If the hole is on center in the front of the part, and it's on center in the back of the part, the odds are pretty good that it's perpendicular by default.
It would be difficult to produce a hole that is not square if all work done in one chucking.

That issue would be more concern if you blanked the part off and then stuffed it in a vice in your mill to drill the hole.



-------------------

Think Snow Eh!
Ox
 
Indicating a drill shank is probably not a needed step.
The drill will drill more/less straight at best, and more/less on size at best.

But grab a gage pin in the collet.
Does it indicate straightish ?

Trying to get a hole 5.4 mm in size 34 mm deep, 1:7 D/L ratio.

Suggestion.
Drill undersize by 0.4-0.3 mm, about 5.00 mm, stub length drill, to maybe 1:4 deep, 20 mm deep or so.
Now bore to 5.2 - 5.3 mm, 0.1/0.2 mm undersize, 20 mm deep.

The hole should be perfectly round, cylindrical, and on-size to better than 0.01 mm.
The next drill only needs to go 14 mm deeper, and the existing bore should keep the drill from wandering.
At least with a carbide drill, or anything decent.
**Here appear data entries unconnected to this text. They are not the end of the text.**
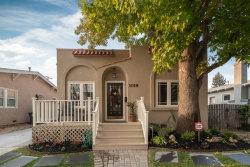 Photo of 1019 Chula Vista AVE, BURLINGAME, CA 94010 (MLS # ML81730795)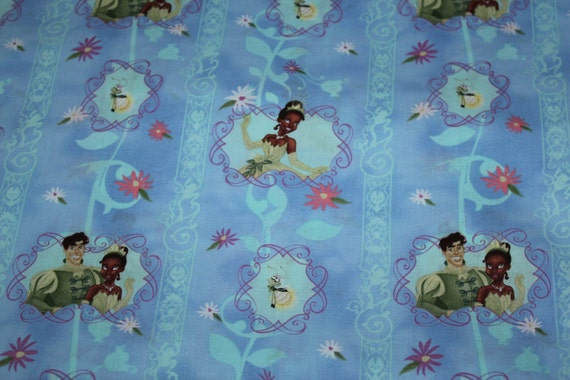 Disney Princess And The Frog Tiana Cotton Fabric 3 By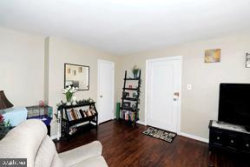 Photo of 2061 Woodstock N, Unit 201, Arlington, VA 22207 (MLS # VAAR165402)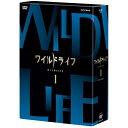 ワイルドライフ DVD-BOX 全3枚セット NHKの技術力・取材力の粋を集めた本格自然番組「ワイルドライフ」がDVDとブルーレイで発売開始!..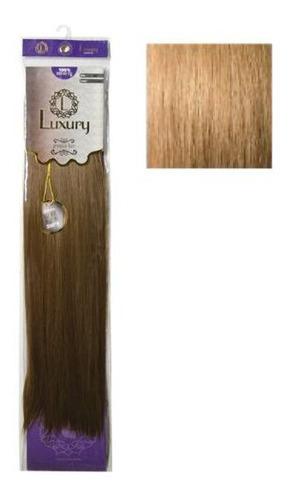 Extension Silky 18  Light Brown Nº12c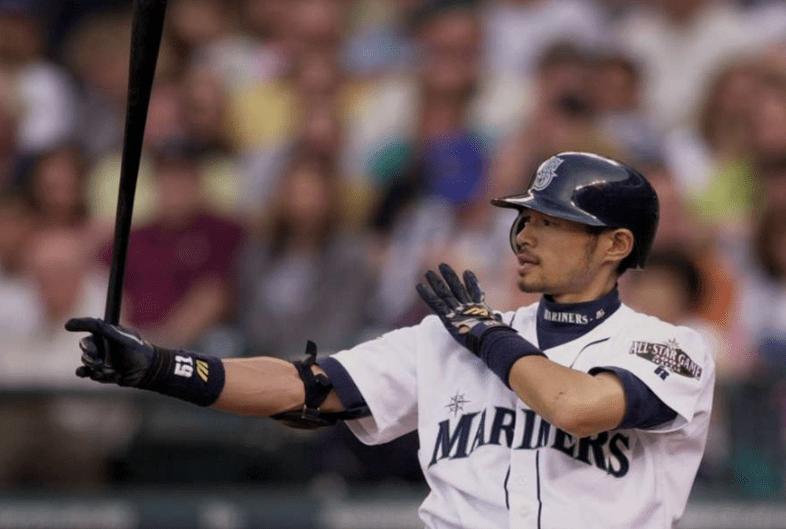 Ichiro Suzukis Uniquely Superb Hall Of Fame Career Has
Then finish ream to size, even if the reamer was off by 0.01 mm in alignment, it will likely follow the hole and finish it to size.

Because:
The shorter boring bar, to 20 mm deep, will make a very true hole, very fast, without too much or any chatter.
Since it´s only removing a little material, a skinny boring bar should work well, in soft easy alu.
And you can probably run it really fast, 3000-5000 rpm in alu, if your lathe permits.

Why:
My suggestion does need need anything exotic re: drills or boring bars, and should be very fast to do in workflow, and very accurate in results, with minimal tooling wear.
1. The boring cycle might take 10-15-20 secs, somewhere around that.
2. But the stub drill will make the starter hole much faster than a full-length 34 mm deep drill will.
Probably save 10-20 secs on the drilling cycle, since You can likely run a stub drill twice as fast or more (8x more rigid) than the full-length drill.
3. The 2-op drill/bore then final-drill to depth, adds one op with probably near-zero additional time, sans a toolchange.
4.
Removing the first drill, should get the chips out if you dont have coolant-thru.
This makes the next drill op much easier.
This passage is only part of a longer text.